Understanding a comment by Thurston In page 359 (right after Theorem 2.3) of the following paper
Thurston, William P., Three dimensional manifolds, Kleinian groups and hyperbolic geometry, Bull. Am. Math. Soc., New Ser. 6, 357-379 (1982). ZBL0496.57005.
W. Thurston states (and I quote) 

A hyperbolic structure on the interior of a compact manifold $M^3$ has finite volume if and only if $\partial M^3$ consists of tori, with the single exception of Example 2.1, which has no hyperbolic structure of finite volume. 

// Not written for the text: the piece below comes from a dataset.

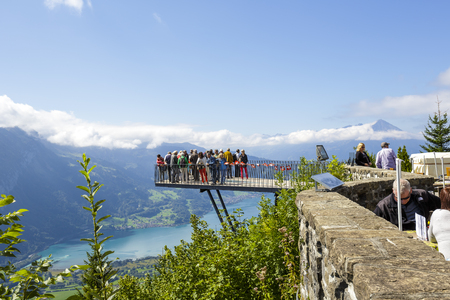 interlaken: INTERLAKEN, SWITZERLAND - SEPTEMBER 07, 2015: The viewing platform placed on altitude of 1322m at Harder Kulm, provides scenic views of the city, two lakes, the river Aare and beautiful alpine peaks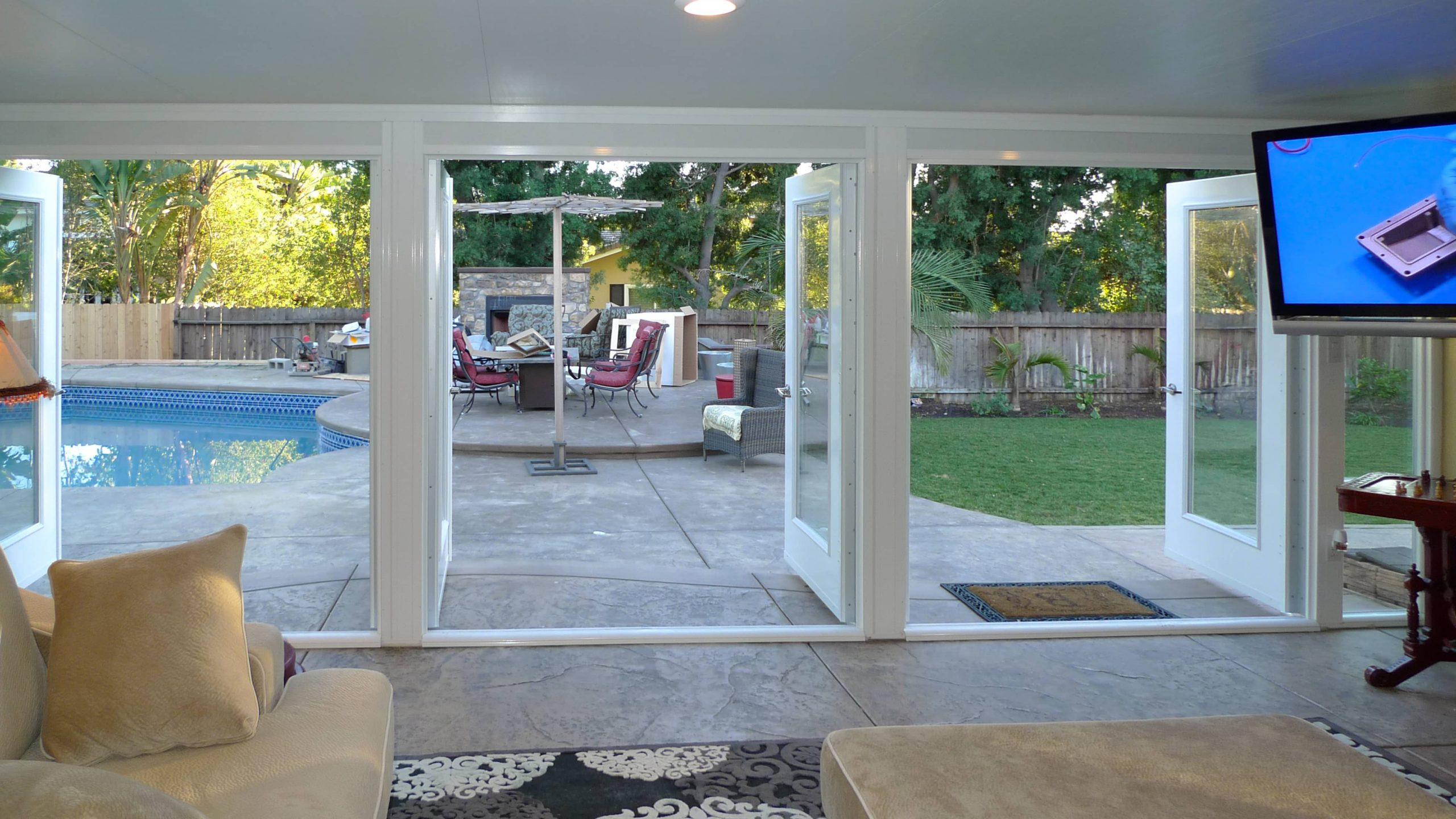 Interior of a Garden Room made into a TV room showing 3 sets of French Doors in Trabuco Canyon, CA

His example 2.1 is simply the product of the 2-torus by the closed interval, $M = \mathbb{T}^2\times I$.
What did Thurston had in mind when he stated that? Why did he left the solid torus $\mathbb{D}\times\mathbb{S}^1$ out of this, say, classification? I ask that to understand if it was just a blunder or if he actually had a reason to exclude this case (which can be obviously obtained by the quotient $\mathbb{H}^3/\{\tau\}$, where $\tau$ is a parabolic translation in $\mathbb{H}^3$)?
 A: Just to close this question. Rather than trying to analyze what Thurston was thinking when writing the statement (which is impossible without help of an ouija  board) let me write the correction:

A (complete) hyperbolic structure on the interior of a compact (connected and oriented) manifold $M^3$ with incompressible boundary has finite volume if and only if $\partial M^3$ consists of tori, with the exception of $T^2\times I$. The latter admits no hyperbolic structure of finite volume. 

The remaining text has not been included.